Sina Hazratpour completed his PhD thesis "A Logical Study of some 2-categorical Aspects of Toposes" in 2019 at the School of Computer Science, University of Birmingham, under my supervision.

Some of the most important results were written up as a joint paper with me, "Fibrations of AU-contexts beget fibrations of toposes".

### THESIS ABSTRACT

#### "A Logical Study of some 2-categorical Aspects of Toposes"

PhD Thesis, School of Computer Science, University of Birmingham, 2019. 324 pages.

Summary

There are two well-known topos-theoretic models of point-free generalized spaces: the original Grothendieck toposes (relative to classical sets), and a relativized version (relative to a chosen elementary topos S with a natural number object) in which the generalized spaces are the bounded geometric morphisms from an elementary topos E to S, and they form a 2-category BTop/S. However, often it is not clear what a preferred choice for the base S should be.

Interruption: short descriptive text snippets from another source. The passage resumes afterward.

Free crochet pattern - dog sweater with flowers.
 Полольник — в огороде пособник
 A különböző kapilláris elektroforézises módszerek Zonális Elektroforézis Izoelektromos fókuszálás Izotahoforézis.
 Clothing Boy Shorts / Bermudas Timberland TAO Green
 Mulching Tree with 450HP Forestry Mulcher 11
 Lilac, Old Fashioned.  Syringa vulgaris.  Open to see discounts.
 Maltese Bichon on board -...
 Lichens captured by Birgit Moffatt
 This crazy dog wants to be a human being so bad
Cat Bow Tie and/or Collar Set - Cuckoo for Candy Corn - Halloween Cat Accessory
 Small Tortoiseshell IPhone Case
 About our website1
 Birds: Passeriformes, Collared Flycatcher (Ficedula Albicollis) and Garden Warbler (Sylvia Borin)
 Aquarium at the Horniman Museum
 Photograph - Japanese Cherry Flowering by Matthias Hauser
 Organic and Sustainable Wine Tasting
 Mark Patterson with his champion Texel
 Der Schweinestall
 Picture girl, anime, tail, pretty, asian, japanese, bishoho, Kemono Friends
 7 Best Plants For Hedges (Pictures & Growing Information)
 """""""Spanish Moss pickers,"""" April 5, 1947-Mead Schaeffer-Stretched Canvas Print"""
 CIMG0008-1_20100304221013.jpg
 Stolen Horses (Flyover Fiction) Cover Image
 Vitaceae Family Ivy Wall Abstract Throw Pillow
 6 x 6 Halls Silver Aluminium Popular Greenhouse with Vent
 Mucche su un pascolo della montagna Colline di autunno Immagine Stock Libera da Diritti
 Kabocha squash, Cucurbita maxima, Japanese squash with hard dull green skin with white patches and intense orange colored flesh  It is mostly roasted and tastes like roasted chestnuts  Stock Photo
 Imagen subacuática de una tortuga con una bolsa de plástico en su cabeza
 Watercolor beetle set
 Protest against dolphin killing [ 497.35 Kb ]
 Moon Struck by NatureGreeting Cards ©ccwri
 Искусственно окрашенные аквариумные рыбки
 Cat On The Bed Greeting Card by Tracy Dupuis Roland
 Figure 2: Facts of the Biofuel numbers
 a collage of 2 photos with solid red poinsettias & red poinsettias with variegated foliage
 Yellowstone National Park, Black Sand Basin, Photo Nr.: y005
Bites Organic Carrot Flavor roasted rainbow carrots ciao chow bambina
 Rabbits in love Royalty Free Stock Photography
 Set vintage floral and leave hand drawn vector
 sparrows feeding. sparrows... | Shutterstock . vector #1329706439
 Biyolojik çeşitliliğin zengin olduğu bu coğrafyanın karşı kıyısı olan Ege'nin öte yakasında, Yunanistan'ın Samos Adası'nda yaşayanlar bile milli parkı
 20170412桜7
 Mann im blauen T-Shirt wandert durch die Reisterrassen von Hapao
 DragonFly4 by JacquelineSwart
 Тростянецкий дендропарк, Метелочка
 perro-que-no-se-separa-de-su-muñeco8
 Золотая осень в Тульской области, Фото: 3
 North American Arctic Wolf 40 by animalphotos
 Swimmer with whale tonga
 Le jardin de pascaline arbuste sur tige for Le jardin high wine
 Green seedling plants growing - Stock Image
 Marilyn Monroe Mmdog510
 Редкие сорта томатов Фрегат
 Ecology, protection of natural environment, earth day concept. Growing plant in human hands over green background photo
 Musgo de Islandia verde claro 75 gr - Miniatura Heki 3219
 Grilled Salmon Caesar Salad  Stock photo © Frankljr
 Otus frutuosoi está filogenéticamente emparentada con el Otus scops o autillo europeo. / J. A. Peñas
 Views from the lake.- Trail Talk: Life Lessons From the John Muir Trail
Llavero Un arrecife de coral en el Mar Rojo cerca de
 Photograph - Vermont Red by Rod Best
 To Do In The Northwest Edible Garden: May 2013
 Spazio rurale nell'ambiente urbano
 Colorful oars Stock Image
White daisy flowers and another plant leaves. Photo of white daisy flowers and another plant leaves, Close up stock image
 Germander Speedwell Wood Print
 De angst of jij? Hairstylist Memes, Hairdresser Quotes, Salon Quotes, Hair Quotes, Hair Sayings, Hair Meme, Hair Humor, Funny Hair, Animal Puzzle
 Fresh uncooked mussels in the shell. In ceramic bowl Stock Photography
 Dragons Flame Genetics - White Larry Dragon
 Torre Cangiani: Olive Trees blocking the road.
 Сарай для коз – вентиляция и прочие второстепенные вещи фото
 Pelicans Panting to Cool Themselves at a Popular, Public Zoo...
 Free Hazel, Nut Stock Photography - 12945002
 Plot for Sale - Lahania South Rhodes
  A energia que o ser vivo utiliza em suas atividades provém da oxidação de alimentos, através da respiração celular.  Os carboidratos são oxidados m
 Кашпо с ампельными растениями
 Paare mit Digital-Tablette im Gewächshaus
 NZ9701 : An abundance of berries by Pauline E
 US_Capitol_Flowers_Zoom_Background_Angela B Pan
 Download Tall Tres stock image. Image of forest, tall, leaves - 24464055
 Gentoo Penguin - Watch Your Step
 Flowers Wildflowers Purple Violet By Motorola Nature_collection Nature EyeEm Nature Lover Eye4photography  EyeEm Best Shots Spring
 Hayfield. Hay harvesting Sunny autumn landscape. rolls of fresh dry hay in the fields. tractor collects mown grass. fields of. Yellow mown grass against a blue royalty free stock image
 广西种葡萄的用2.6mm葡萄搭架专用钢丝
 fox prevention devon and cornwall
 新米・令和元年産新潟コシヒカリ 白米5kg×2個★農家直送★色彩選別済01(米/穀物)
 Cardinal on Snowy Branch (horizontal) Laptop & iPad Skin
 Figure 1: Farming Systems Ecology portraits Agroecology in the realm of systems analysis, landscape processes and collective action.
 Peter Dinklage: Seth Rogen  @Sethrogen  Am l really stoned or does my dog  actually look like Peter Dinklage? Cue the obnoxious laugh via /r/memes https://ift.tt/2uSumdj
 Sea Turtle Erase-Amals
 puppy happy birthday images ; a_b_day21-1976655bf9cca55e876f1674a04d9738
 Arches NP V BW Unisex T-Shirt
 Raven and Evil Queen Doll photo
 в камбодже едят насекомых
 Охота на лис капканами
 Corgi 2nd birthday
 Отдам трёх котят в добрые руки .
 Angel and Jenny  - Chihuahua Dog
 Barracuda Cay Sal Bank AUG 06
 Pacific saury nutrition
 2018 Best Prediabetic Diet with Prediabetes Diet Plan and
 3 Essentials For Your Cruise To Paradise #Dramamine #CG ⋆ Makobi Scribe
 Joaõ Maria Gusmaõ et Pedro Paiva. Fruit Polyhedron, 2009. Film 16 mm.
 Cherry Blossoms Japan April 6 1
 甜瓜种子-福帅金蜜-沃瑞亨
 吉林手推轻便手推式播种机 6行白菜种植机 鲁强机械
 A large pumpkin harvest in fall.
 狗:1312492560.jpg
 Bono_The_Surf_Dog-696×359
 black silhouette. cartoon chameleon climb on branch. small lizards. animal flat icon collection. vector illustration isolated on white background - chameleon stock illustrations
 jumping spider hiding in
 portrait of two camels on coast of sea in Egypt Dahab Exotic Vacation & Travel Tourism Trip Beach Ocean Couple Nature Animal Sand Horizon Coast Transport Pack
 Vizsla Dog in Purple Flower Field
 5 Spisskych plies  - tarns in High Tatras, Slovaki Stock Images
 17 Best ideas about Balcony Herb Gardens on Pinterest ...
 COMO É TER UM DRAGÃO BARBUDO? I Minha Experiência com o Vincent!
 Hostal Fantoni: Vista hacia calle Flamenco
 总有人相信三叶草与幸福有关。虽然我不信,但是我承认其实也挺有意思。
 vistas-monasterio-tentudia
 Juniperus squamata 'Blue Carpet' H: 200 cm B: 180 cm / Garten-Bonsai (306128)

In this work, we review and further investigate a third model of generalized spaces, based on the 2-category Con of 'contexts for Arithmetic Universes (AUs)' presented by AU-sketches which originally appeared in Vickers's work in [Vic19] and [Vic17].

We show how to use the AU techniques to get simple proofs of conceptually stronger, base-independent, and predicative (op)fibration results in ETop, the 2-category of elementary toposes equipped with a natural number object, and arbitrary geometric morphisms. In particular, we relate the strict Chevalley fibrations, used to define fibrations of AU-contexts, to non-strict Johnstone fibrations, used to define fibrations of toposes.

Our approach brings to light the close connection of (op)fibration of toposes, conceived as generalized spaces, with topological properties. For example, every local homeomorphism is an opfibration and every entire map (i.e. fibrewise Stone) is a fibration.